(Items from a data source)
________________________
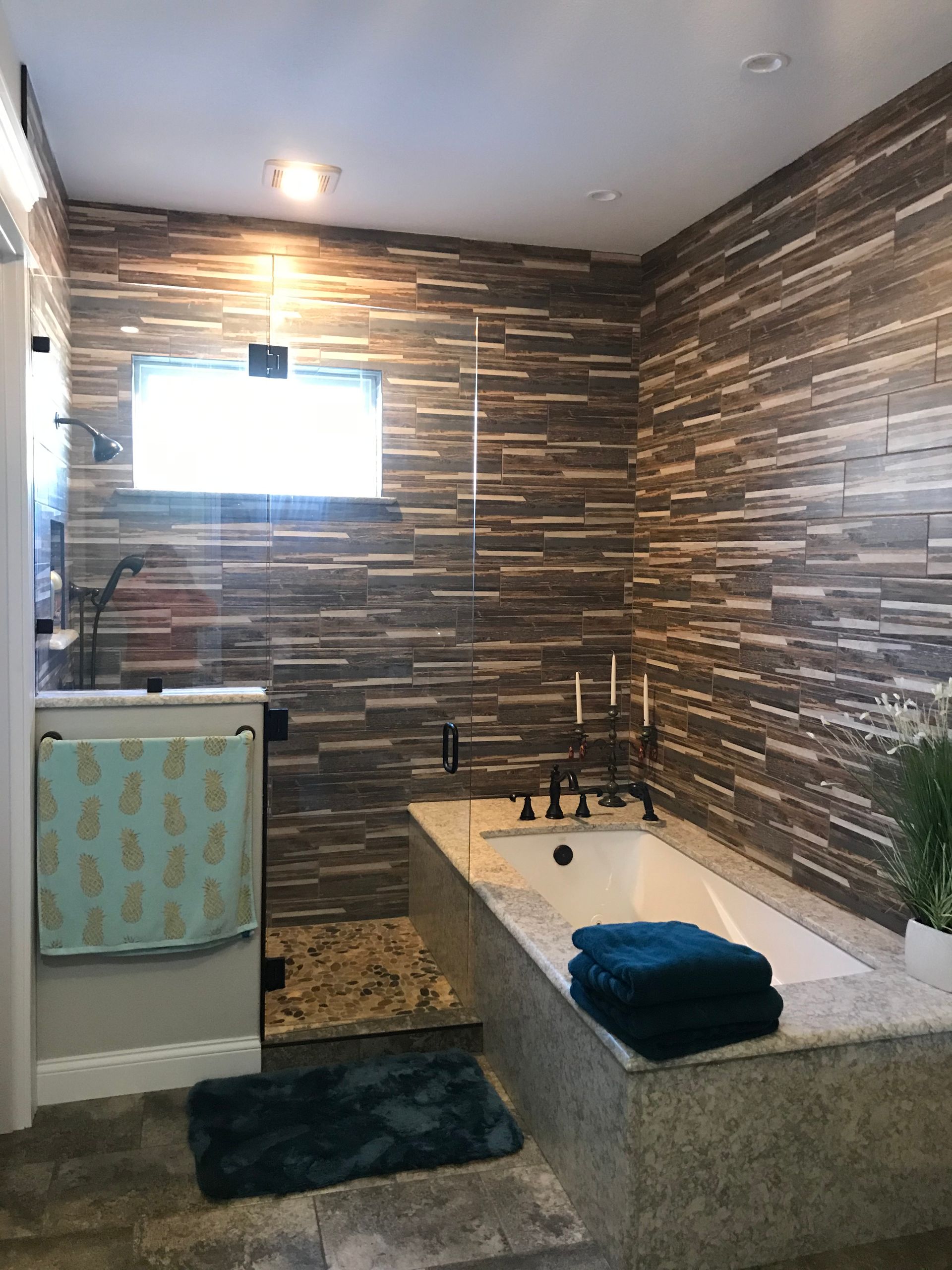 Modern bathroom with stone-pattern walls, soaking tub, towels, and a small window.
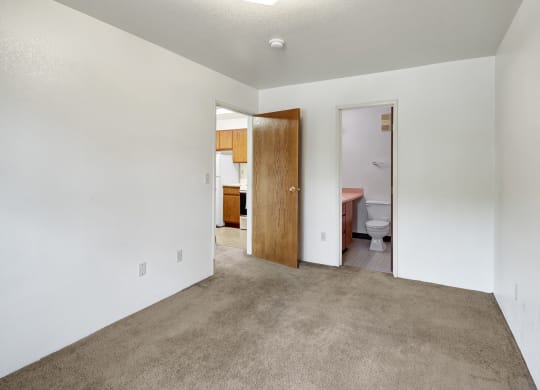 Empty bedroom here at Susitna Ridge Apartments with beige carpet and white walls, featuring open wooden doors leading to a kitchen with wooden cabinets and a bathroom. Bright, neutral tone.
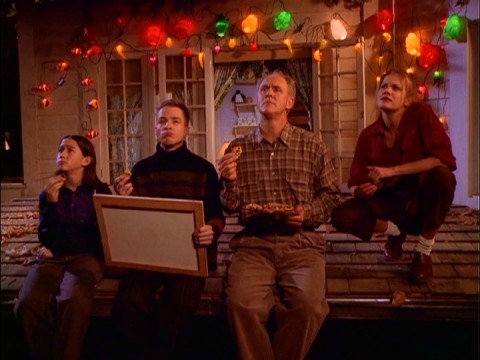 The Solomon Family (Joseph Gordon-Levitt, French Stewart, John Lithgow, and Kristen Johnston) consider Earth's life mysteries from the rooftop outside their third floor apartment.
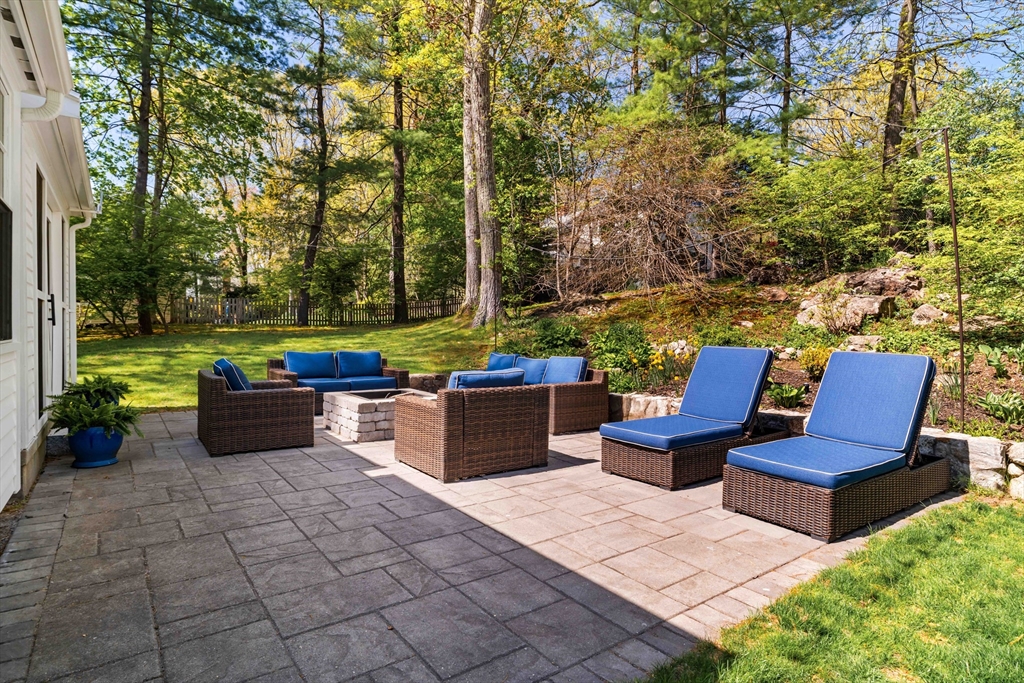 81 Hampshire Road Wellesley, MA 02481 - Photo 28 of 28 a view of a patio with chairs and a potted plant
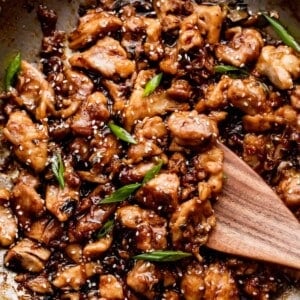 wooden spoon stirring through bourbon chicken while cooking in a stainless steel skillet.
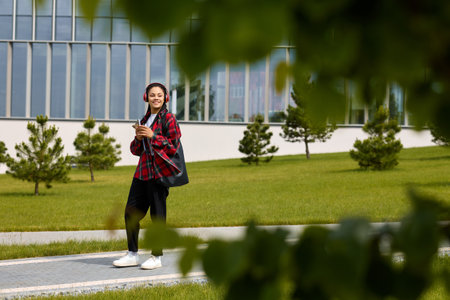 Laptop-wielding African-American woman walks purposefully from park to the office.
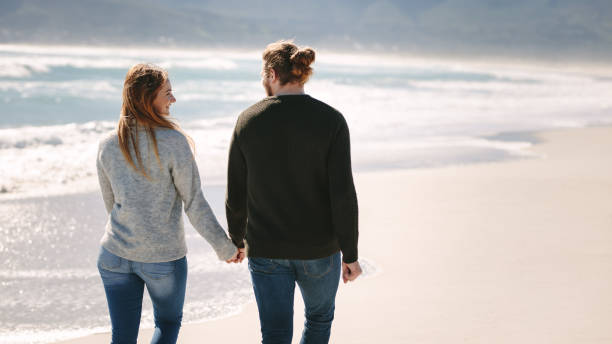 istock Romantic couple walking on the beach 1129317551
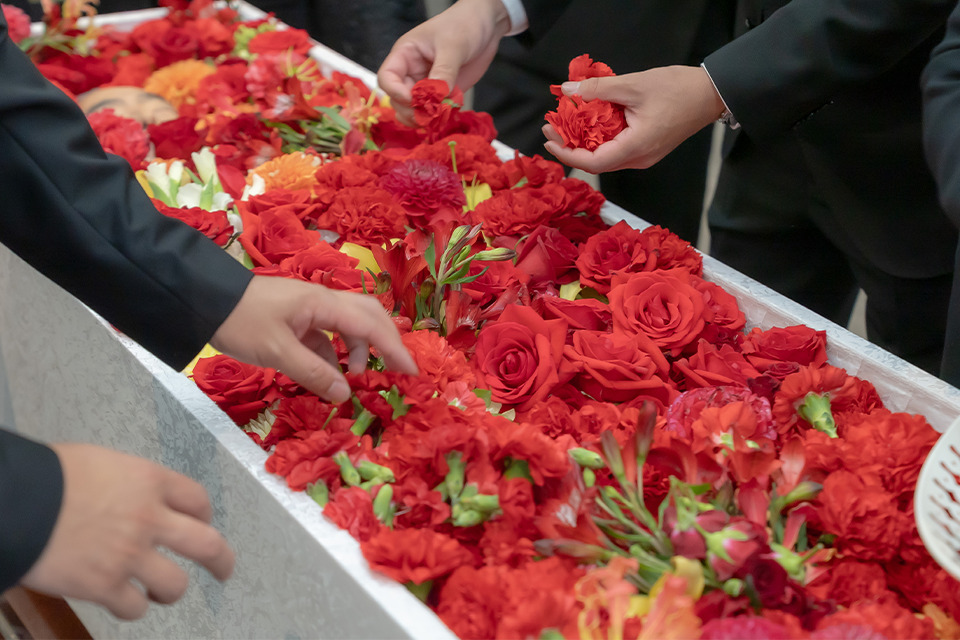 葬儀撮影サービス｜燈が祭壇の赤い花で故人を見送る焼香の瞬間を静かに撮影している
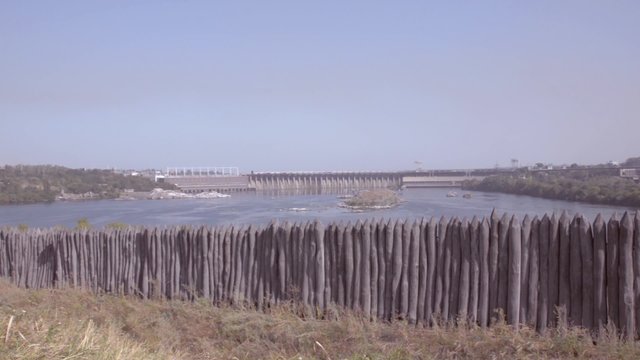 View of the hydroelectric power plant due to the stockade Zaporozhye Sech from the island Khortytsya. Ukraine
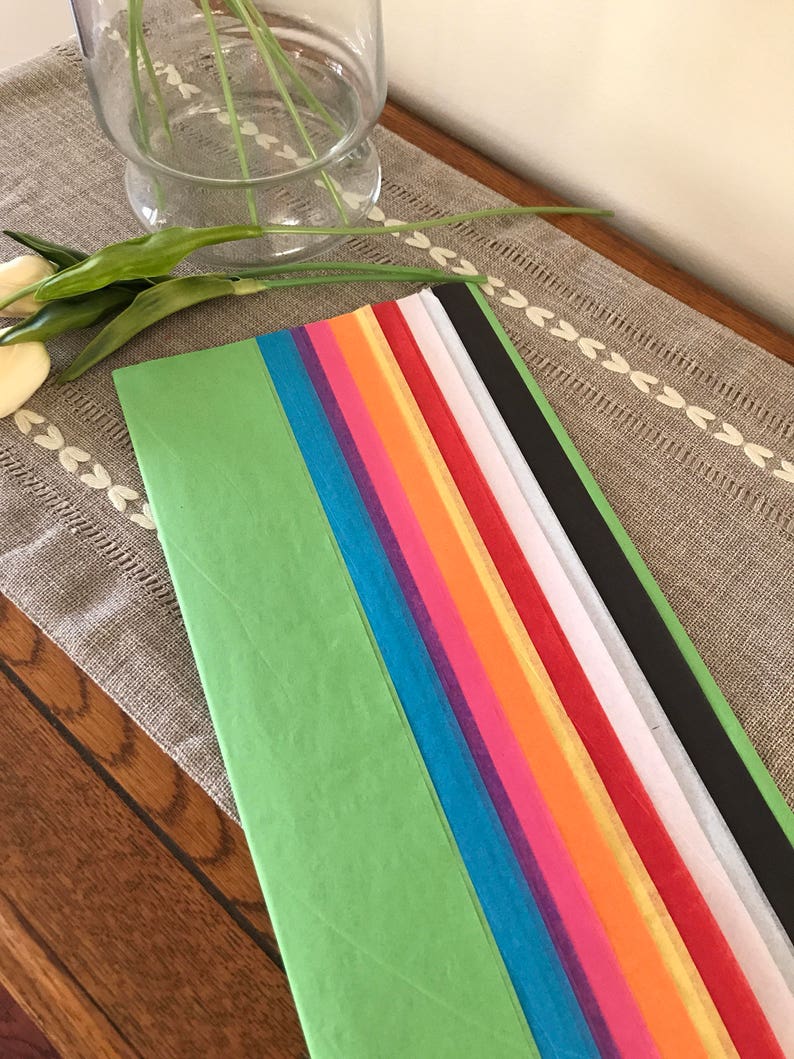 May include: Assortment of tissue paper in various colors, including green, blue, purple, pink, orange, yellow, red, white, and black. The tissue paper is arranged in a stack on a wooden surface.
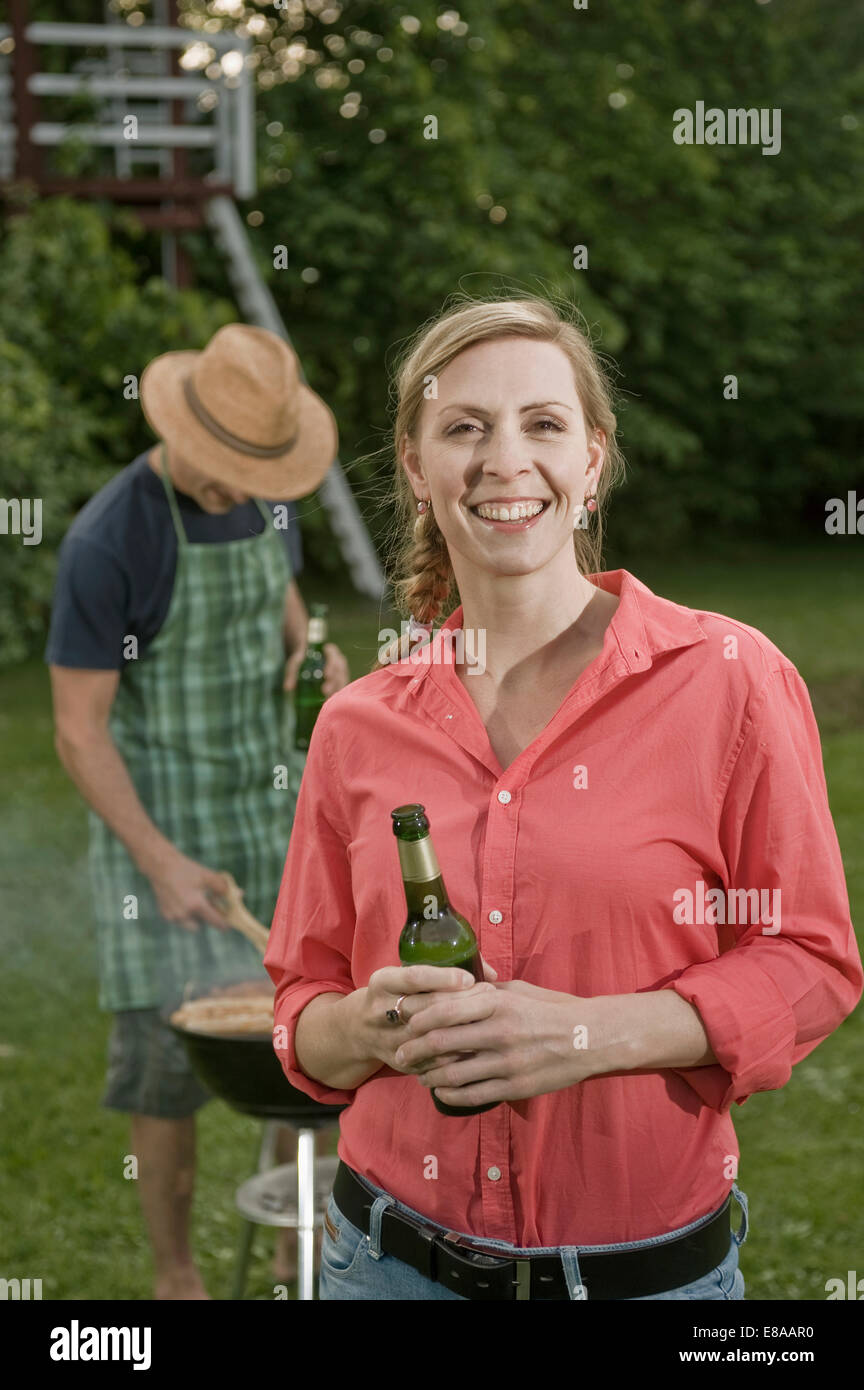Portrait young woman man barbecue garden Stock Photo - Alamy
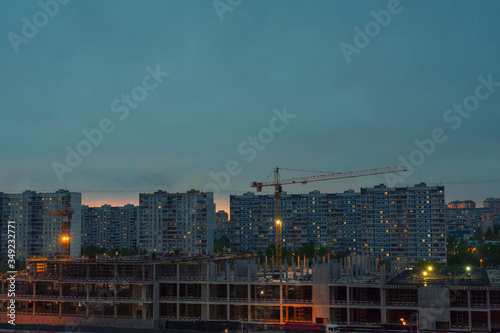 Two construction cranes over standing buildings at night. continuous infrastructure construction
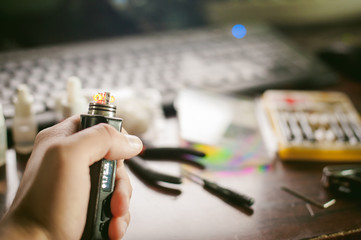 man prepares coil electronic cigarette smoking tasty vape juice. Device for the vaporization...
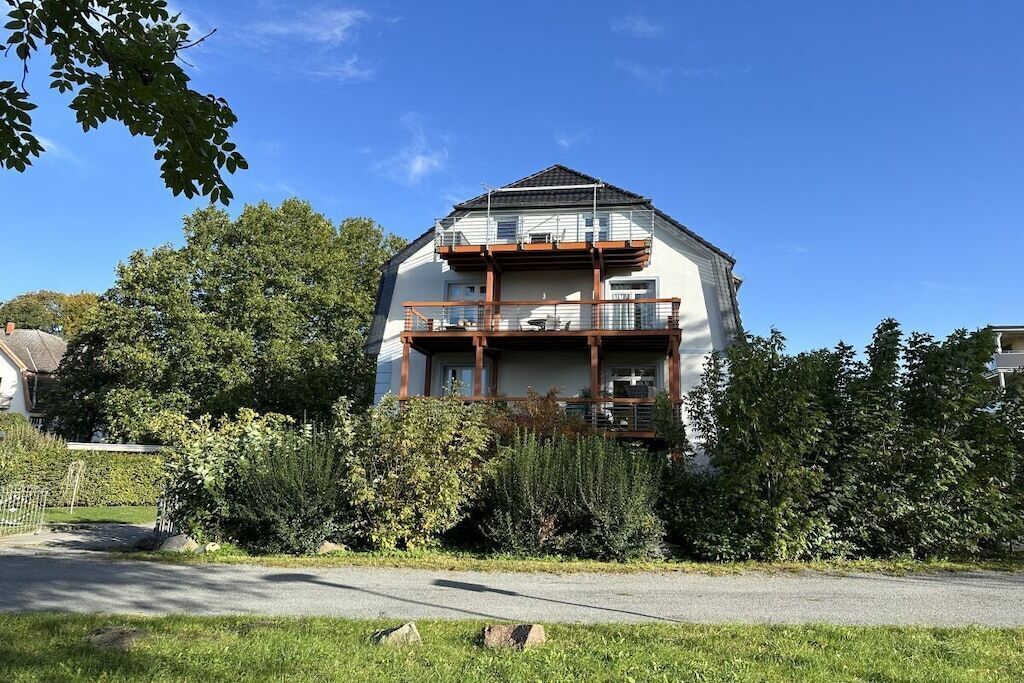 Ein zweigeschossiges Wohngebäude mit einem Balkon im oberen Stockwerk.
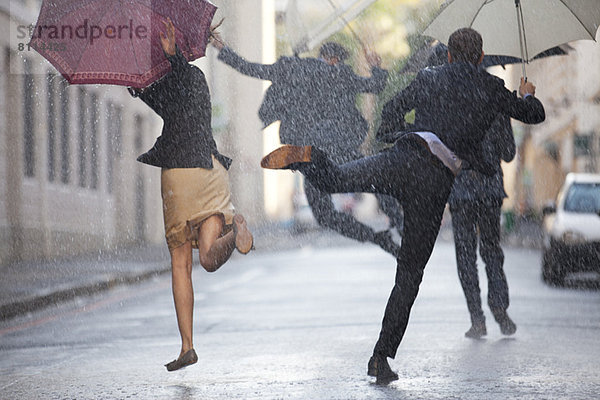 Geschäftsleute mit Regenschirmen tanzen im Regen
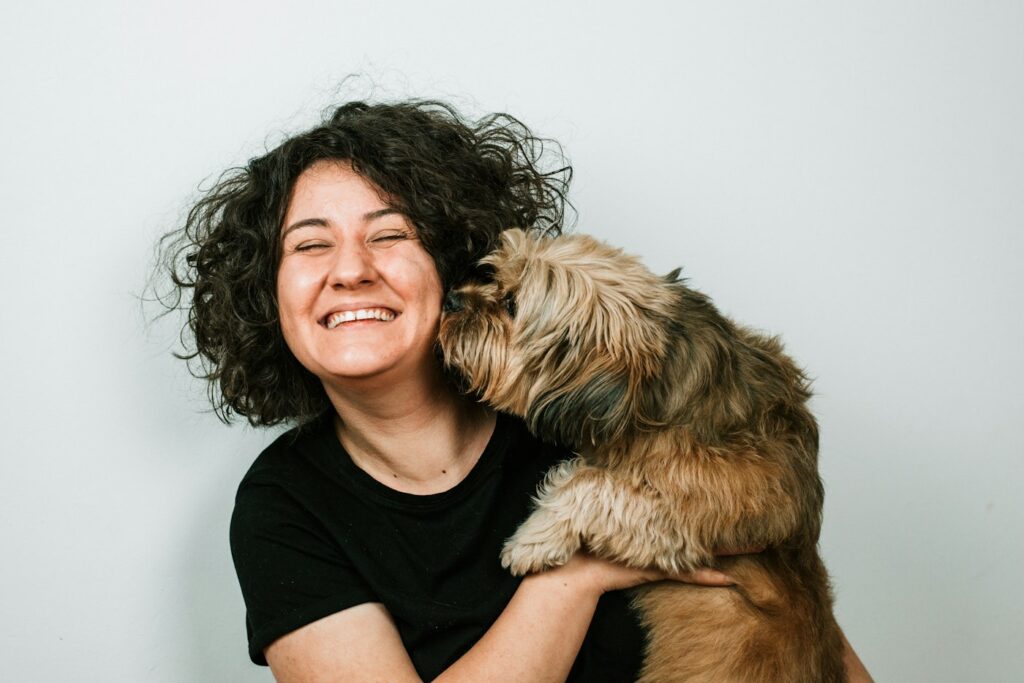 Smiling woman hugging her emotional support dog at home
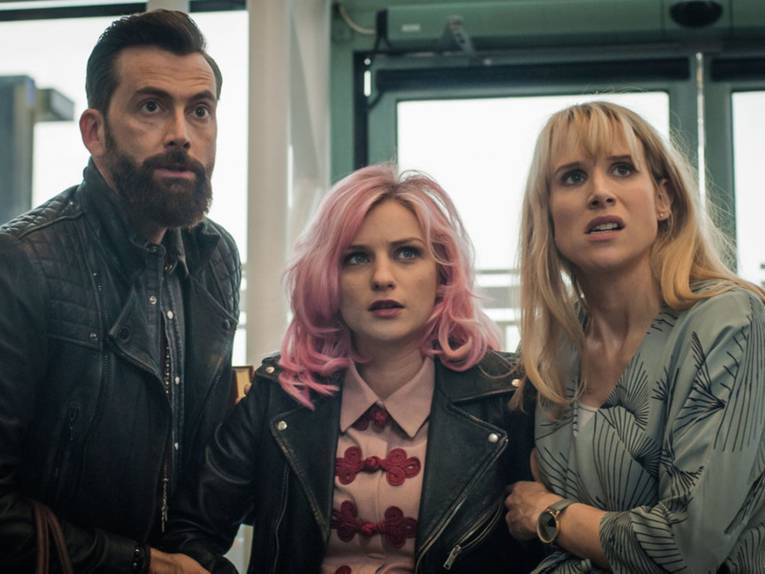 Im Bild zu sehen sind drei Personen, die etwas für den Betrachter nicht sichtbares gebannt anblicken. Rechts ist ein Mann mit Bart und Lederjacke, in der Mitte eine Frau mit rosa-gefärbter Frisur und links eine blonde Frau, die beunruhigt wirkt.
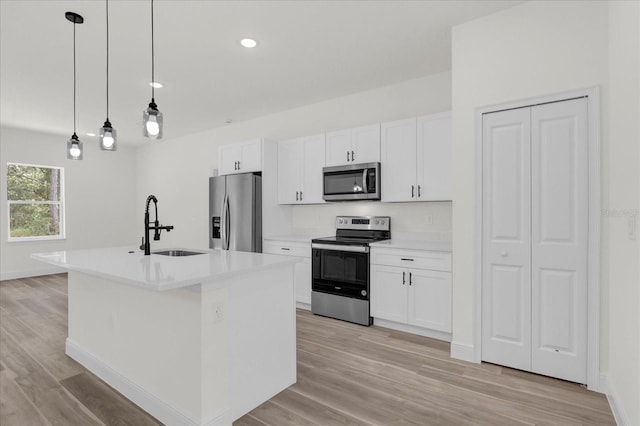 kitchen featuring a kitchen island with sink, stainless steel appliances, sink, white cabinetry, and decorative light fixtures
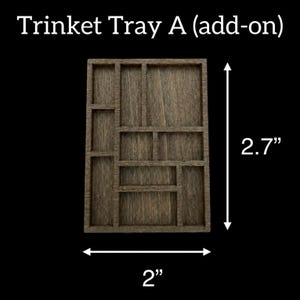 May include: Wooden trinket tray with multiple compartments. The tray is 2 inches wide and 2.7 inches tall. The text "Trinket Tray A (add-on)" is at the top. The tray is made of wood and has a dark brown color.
________________________
Will you switch each "kitchen" in the listing to "galley" and give the lines back with nothing else changed and the pictures left out?

### REPLY TO THE TASK
 Modern bathroom with stone-pattern walls, soaking tub, towels, and a small window.
 Empty bedroom here at Susitna Ridge Apartments with beige carpet and white walls, featuring open wooden doors leading to a galley with wooden cabinets and a bathroom. Bright, neutral tone.
 The Solomon Family (Joseph Gordon-Levitt, French Stewart, John Lithgow, and Kristen Johnston) consider Earth's life mysteries from the rooftop outside their third floor apartment.
 81 Hampshire Road Wellesley, MA 02481 - Photo 28 of 28 a view of a patio with chairs and a potted plant
 wooden spoon stirring through bourbon chicken while cooking in a stainless steel skillet.
 Laptop-wielding African-American woman walks purposefully from park to the office.
 istock Romantic couple walking on the beach 1129317551
 葬儀撮影サービス｜燈が祭壇の赤い花で故人を見送る焼香の瞬間を静かに撮影している
 View of the hydroelectric power plant due to the stockade Zaporozhye Sech from the island Khortytsya. Ukraine
 May include: Assortment of tissue paper in various colors, including green, blue, purple, pink, orange, yellow, red, white, and black. The tissue paper is arranged in a stack on a wooden surface.
Portrait young woman man barbecue garden Stock Photo - Alamy
 Two construction cranes over standing buildings at night. continuous infrastructure construction
 man prepares coil electronic cigarette smoking tasty vape juice. Device for the vaporization...
 Ein zweigeschossiges Wohngebäude mit einem Balkon im oberen Stockwerk.
 Geschäftsleute mit Regenschirmen tanzen im Regen
 Smiling woman hugging her emotional support dog at home
 Im Bild zu sehen sind drei Personen, die etwas für den Betrachter nicht sichtbares gebannt anblicken. Rechts ist ein Mann mit Bart und Lederjacke, in der Mitte eine Frau mit rosa-gefärbter Frisur und links eine blonde Frau, die beunruhigt wirkt.
 galley featuring a galley island with sink, stainless steel appliances, sink, white cabinetry, and decorative light fixtures
 May include: Wooden trinket tray with multiple compartments. The tray is 2 inches wide and 2.7 inches tall. The text "Trinket Tray A (add-on)" is at the top. The tray is made of wood and has a dark brown color.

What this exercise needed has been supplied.